Llamé a un taxi y le di la dirección de casa de mis padres, es decir, mi casa de ahora en adelante. Mi mente, era un torbellino de ideas, tales como: ir a ver a Julio,  dejar que me llame él primero o llamarle yo aunque ni siquiera tenía su número.

Sabía que sólo yo sentía algo por él, que mis sentimientos no eran correspondidos, aún así, me moría de ganas de verlo de nuevo. A partir del diez de enero, tendría que ir a rehabilitación una vez por semana, pero se encargaría de dirigirme una chica llamada Candy. Julio trabajaría por allí, seguro que se acercaría para hablar conmigo, tenía que prepararme, para verlo, hablar con él tranquilamente sin quedarme con la boca abierta y parecer  una tonta.

Me concentré en el camino que tomaría, para volver a mi vida normal.
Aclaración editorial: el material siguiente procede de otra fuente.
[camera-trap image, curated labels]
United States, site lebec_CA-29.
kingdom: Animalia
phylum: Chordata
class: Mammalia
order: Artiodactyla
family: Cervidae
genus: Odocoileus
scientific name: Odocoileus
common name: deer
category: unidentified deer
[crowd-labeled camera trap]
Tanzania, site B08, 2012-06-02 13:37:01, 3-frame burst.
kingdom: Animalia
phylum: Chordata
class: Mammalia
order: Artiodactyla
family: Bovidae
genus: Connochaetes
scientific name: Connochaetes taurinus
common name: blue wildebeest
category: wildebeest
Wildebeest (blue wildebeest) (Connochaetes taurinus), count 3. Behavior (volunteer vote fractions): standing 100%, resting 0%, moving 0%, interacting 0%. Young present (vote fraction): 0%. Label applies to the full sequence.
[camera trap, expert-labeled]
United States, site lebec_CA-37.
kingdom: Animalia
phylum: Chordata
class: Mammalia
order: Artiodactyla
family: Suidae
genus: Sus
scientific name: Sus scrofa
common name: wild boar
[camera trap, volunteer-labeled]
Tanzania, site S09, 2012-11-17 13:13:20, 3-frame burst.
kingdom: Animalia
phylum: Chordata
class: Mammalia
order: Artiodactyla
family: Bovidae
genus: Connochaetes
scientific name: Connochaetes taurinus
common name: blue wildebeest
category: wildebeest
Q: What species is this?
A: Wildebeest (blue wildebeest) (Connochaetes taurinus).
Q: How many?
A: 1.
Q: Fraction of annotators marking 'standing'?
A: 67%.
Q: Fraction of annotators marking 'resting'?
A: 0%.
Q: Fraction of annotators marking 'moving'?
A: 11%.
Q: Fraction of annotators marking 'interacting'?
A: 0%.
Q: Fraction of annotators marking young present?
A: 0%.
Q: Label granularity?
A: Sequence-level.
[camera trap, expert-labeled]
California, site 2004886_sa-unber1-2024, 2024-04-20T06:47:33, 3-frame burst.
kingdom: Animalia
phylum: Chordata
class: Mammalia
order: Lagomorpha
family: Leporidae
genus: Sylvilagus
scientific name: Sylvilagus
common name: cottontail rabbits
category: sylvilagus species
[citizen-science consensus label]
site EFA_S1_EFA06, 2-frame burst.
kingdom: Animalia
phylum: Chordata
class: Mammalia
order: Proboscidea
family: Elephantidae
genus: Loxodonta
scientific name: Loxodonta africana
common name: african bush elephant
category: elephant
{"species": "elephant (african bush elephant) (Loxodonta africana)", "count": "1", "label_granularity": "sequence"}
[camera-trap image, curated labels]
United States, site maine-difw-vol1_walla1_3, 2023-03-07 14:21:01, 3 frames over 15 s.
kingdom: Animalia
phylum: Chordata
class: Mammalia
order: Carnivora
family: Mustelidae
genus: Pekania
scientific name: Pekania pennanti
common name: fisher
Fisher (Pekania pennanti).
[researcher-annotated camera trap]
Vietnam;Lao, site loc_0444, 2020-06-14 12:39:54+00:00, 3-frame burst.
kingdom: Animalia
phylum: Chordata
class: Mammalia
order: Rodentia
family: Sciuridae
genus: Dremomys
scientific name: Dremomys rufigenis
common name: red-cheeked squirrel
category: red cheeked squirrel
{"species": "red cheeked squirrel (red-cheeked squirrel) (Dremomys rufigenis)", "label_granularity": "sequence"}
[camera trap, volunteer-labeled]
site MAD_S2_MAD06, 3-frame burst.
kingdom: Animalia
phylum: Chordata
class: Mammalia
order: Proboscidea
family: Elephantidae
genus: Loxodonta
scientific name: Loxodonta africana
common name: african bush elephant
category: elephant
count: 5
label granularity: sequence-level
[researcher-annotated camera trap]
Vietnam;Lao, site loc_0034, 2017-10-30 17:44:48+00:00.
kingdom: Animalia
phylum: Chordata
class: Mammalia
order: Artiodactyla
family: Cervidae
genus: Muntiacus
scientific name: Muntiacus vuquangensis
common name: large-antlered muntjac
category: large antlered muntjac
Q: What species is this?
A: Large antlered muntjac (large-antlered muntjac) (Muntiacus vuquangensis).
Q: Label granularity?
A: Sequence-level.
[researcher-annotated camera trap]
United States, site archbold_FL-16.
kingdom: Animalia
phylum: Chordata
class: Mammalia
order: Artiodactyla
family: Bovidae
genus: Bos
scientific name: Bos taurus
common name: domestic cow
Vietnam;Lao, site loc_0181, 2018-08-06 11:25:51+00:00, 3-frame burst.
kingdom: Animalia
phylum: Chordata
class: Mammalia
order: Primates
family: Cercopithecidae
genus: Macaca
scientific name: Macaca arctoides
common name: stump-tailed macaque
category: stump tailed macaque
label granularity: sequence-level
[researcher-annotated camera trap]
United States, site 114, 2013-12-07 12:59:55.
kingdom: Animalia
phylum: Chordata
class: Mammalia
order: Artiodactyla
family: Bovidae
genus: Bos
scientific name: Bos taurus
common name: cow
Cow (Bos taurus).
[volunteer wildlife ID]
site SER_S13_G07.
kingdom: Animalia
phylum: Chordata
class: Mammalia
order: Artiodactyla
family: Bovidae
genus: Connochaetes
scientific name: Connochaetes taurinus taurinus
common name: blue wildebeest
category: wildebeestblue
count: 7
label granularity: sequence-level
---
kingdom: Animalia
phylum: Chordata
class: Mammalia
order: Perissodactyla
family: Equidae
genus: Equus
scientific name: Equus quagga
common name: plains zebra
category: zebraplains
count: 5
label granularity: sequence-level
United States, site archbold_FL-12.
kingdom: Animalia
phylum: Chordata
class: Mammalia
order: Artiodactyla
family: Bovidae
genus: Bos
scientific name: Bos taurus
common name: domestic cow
Traté de pensar en todo lo que me tocaría hacer a partir de ese día. Lo primero adecentar la casa que estará llena de polvo, comprar comida y productos necesarios del hogar, luego buscar trabajo.

No parecía muy difícil, dicho de ese modo, pero se trataba de un verdadero desafío para mí. Todavía necesitaba las muletas en algunos momentos, aunque empezaba a andar ayudada por un bastón, no tenía ni idea de cómo iba a arreglármelas para hacer la comida ya que no sabía cocinar, ni cómo iba a limpiar los muebles altos, si no me veía capaz de subirme a una escalera. Dos lágrimas se escaparon de mis ojos al pensar, que iba a estar sola en casa, que al llegar no me esperaría nadie para recibirme con los brazos abiertos. Sólo la soledad sería mi compañía.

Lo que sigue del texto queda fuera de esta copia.